Recent results suggest that insulin-like growth factor-I (IGF-I) may be involved in the transition of a hemodynamic load into cardiac hypertrophy and that the expression of IGF-I seems to be coupled to increased wall stress. The present study investigated the role of growth hormone (GH) and IGF-I in myocardial hypertrophy induced by volume overload. An aortocaval fistula (ACF) was created in male Wistar rats, and experiments were performed 2, 4, and 7 days after the onset of volume overload.

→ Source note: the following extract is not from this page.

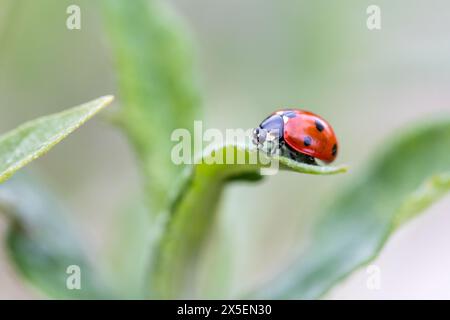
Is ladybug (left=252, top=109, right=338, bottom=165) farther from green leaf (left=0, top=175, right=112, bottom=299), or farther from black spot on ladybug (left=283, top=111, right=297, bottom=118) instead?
green leaf (left=0, top=175, right=112, bottom=299)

Right and left ventricular (RV and LV, respectively) myocardial expression of GH receptor mRNA and IGF-I mRNA were quantitated by a solution hybridization RNase protection assay. RV GH receptor mRNA content was elevated on the fourth and seventh days after the induction of the shunt, with peak levels (0.63+/-0.16 versus 0.14+/-0.03 amol/mu g DNA for the sham-operated animals; P<.01) after 4 days. Similarly, IGF-I mRNA was significantly increased in the RV of shunted animals (1.26+/-0.13 versus 0.56+/-0.05 amol/mu g DNA; P<.01) 7 days after surgery. In the left ventricle, where systolic pressure was reduced in ACF rats, no differences could be detected in GH receptor and IGF-I mRNA content between ACF and sham-operated rats on any of the experimental days. There was no difference in the ratio of RV to LV weight during the experimental period. We have shown that the thin-walled right ventricle responds to volume overload with an increase of GH receptor mRNA content followed by elevated expression of IGF-I mRNA. The present results suggest that the heart regionally produces trophically acting factors, such as IGF-I, which may be of importance for the initiation of the hypertrophic process, at least when a ventricle is being challenged, such as the right ventricle in volume overload.